● **What is expected**: Omitting all images, set down every line below exactly as it appears.

● **Data supplied**:
-- Opening Marker --

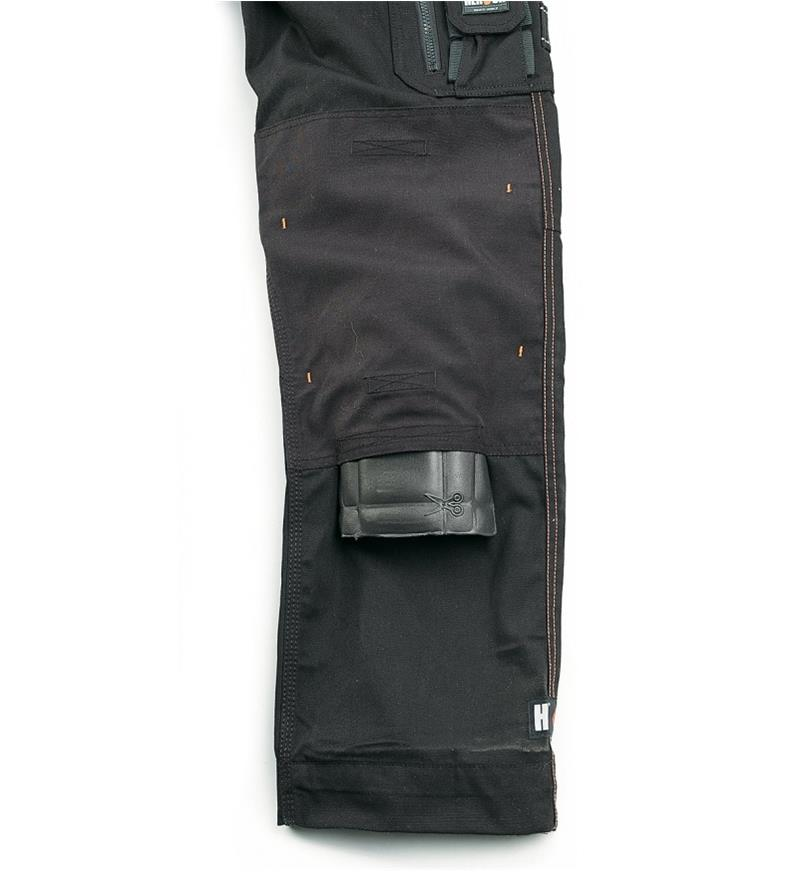 "68K4941B - 30"" Black Heavyweight Pants"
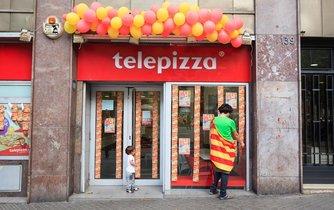 Pobočka řetězce telepizza v katalánské Barceloně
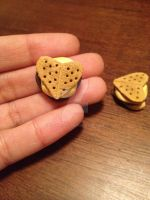 Heart Shaped S'mores by KittyKafe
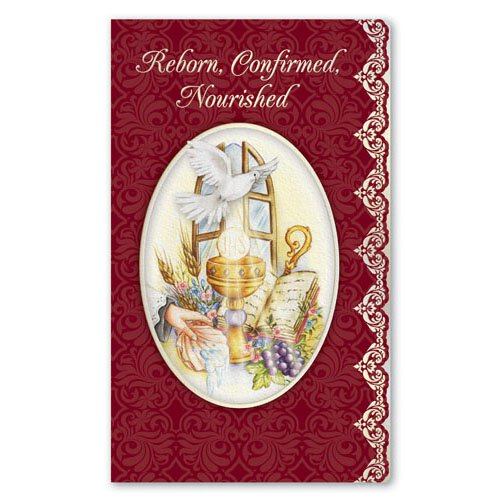 RCIA Prayer Folder with Sacrament Medal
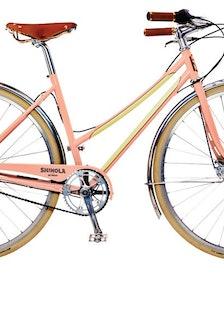 Shinola-Bixby-Bike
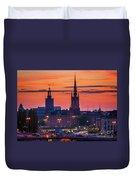 Nightsky Over Stockholm Duvet Cover
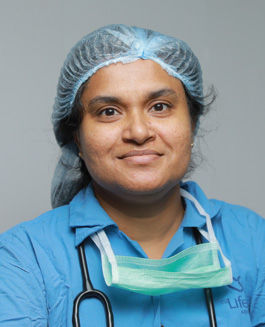 Dr. Sheeja P. Verghese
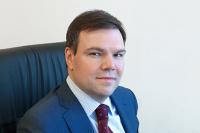 Левин рассказал о поправках к законопроекту о защите Рунета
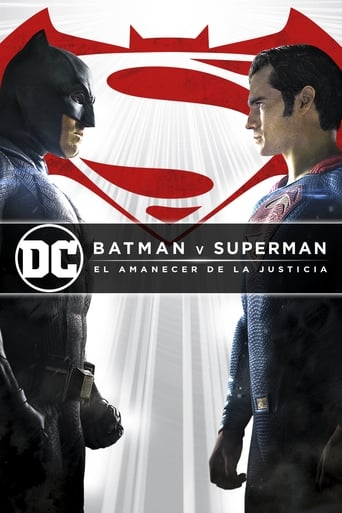 Poster of Batman v. Superman: El amanecer de la justicia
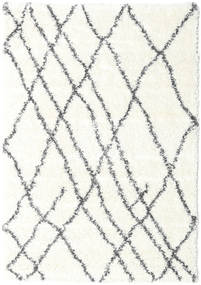Shaggy Tangier - White/Dark Grey Rug 140X200 Modern Beige/Light Grey ( Turkey)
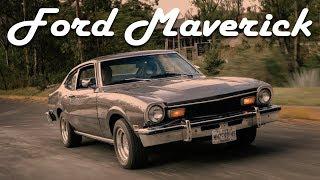 Ford Maverick - El auto salvaje de papá | Autocosmos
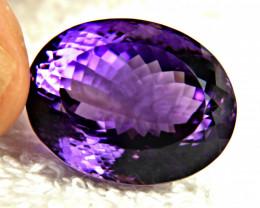 63.92 Carat Purple Brazil VVS Amethyst - Gorgeous
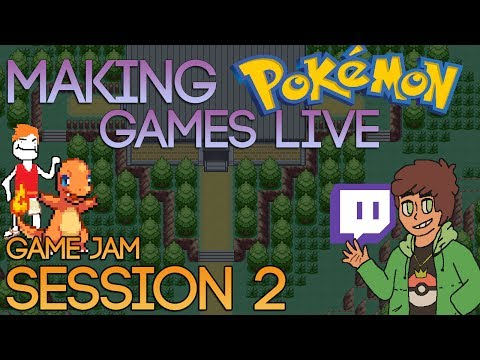 Making Pokemon Games Live (Game Jam Session 2)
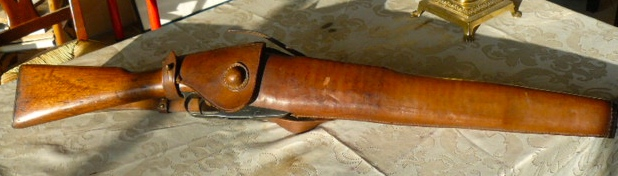 Moschetto modello 91/38 7.35 P1060410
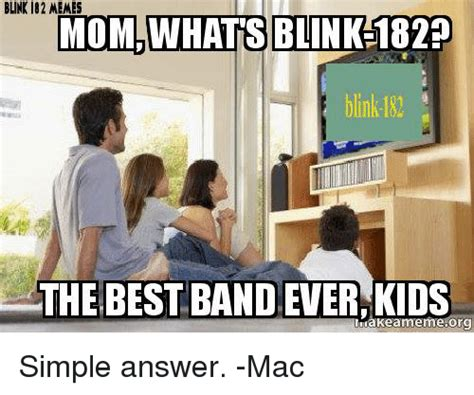 Blink 182 Meme - funny blink 182 memes of 2016 on sizzle alive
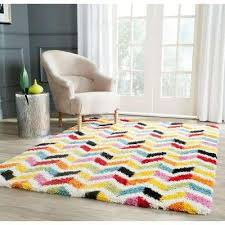 kids ivory multi 8 ft x 10 ft area rug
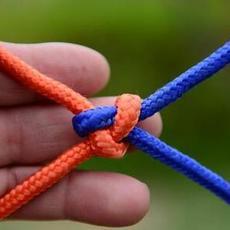供应 装饰网 绳网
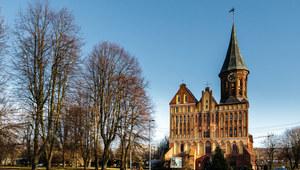 Królewiec - dawna stolica Prus Książęcych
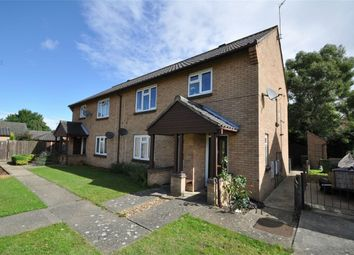 Thumbnail 2 bed maisonette for sale in Springfield, Huntingdon, Cambridgeshire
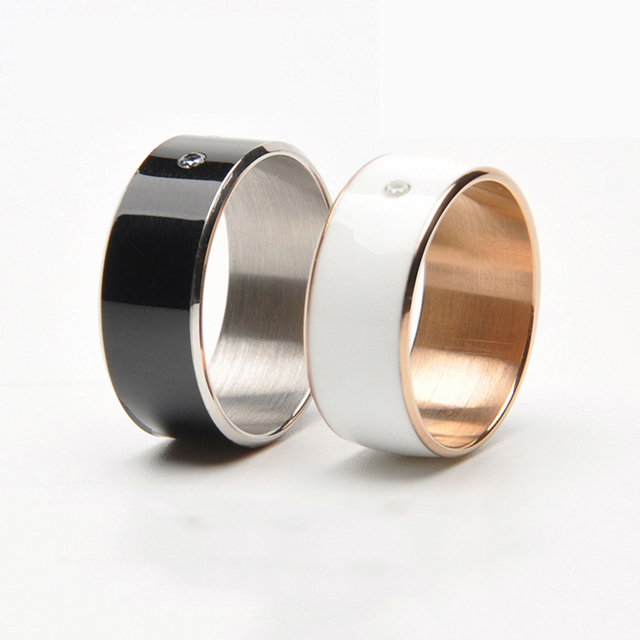 New Muti-function Magic Ring Intelligent Ring Control NFC High-Tech Wearable Devices
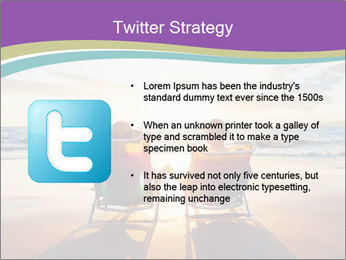 Vacation PowerPoint Templates - Slide 9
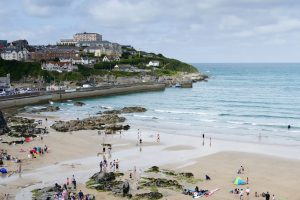 Newquay | SUP Boarding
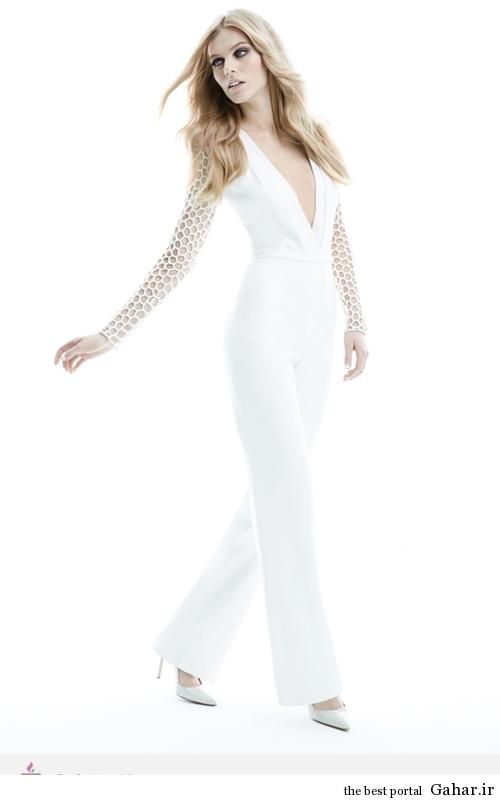 2984 مدل لباس های زیبای جدید زنانه از برند Pamella Roland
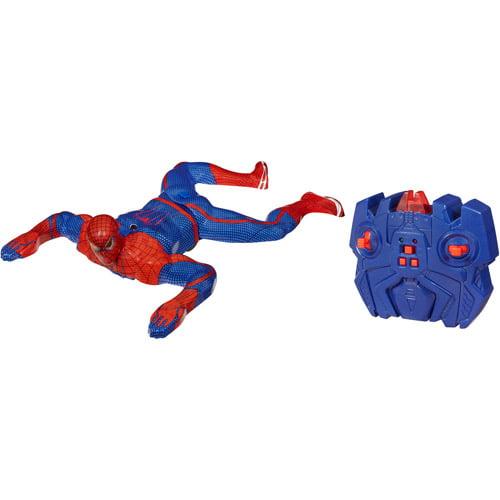 Spider-Man Remote-Controlled Speed Climbing Spider-Man Action Figure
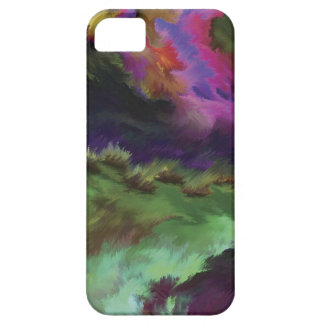 Abstract Art Case
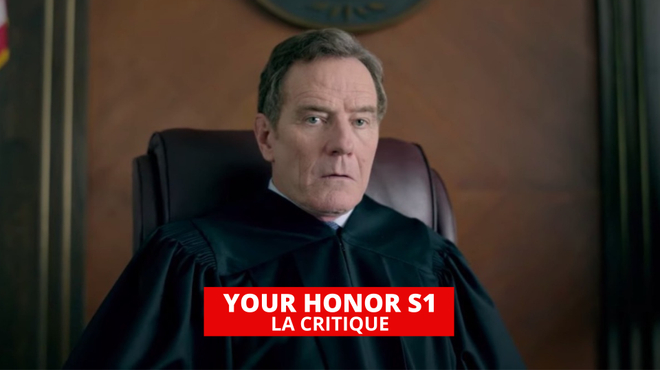 Your Honor : Bryan Cranston brillant dans une série haletante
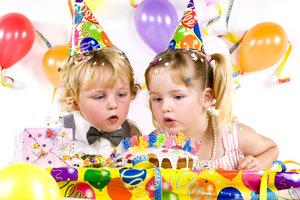 Профессиональная организация праздников для детей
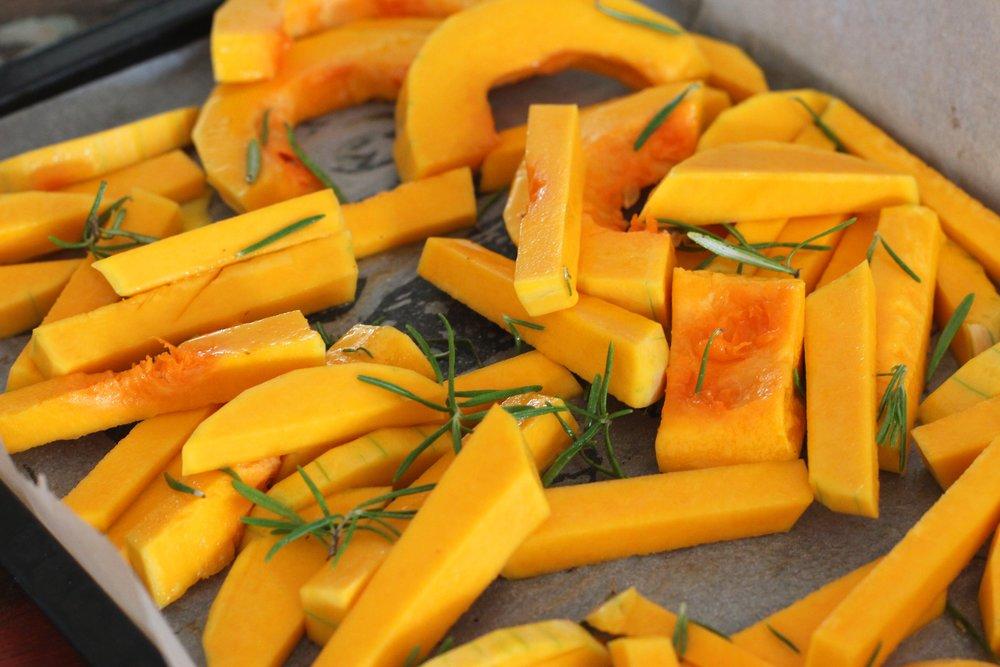 How to sneak veggies into your diet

-- Closing Marker --

● **Response to the task**:
 "68K4941B - 30"" Black Heavyweight Pants"
 Pobočka řetězce telepizza v katalánské Barceloně
 Heart Shaped S'mores by KittyKafe
 RCIA Prayer Folder with Sacrament Medal
 Shinola-Bixby-Bike
 Nightsky Over Stockholm Duvet Cover
 Dr. Sheeja P. Verghese
 Левин рассказал о поправках к законопроекту о защите Рунета
 Poster of Batman v. Superman: El amanecer de la justicia
Shaggy Tangier - White/Dark Grey Rug 140X200 Modern Beige/Light Grey ( Turkey)
 Ford Maverick - El auto salvaje de papá | Autocosmos
 63.92 Carat Purple Brazil VVS Amethyst - Gorgeous
 Making Pokemon Games Live (Game Jam Session 2)
 Moschetto modello 91/38 7.35 P1060410
 Blink 182 Meme - funny blink 182 memes of 2016 on sizzle alive
 kids ivory multi 8 ft x 10 ft area rug
供应 装饰网 绳网
 Królewiec - dawna stolica Prus Książęcych
 Thumbnail 2 bed maisonette for sale in Springfield, Huntingdon, Cambridgeshire
 New Muti-function Magic Ring Intelligent Ring Control NFC High-Tech Wearable Devices
 Vacation PowerPoint Templates - Slide 9
 Newquay | SUP Boarding
 2984 مدل لباس های زیبای جدید زنانه از برند Pamella Roland
 Spider-Man Remote-Controlled Speed Climbing Spider-Man Action Figure
 Abstract Art Case
 Your Honor : Bryan Cranston brillant dans une série haletante
 Профессиональная организация праздников для детей
 How to sneak veggies into your diet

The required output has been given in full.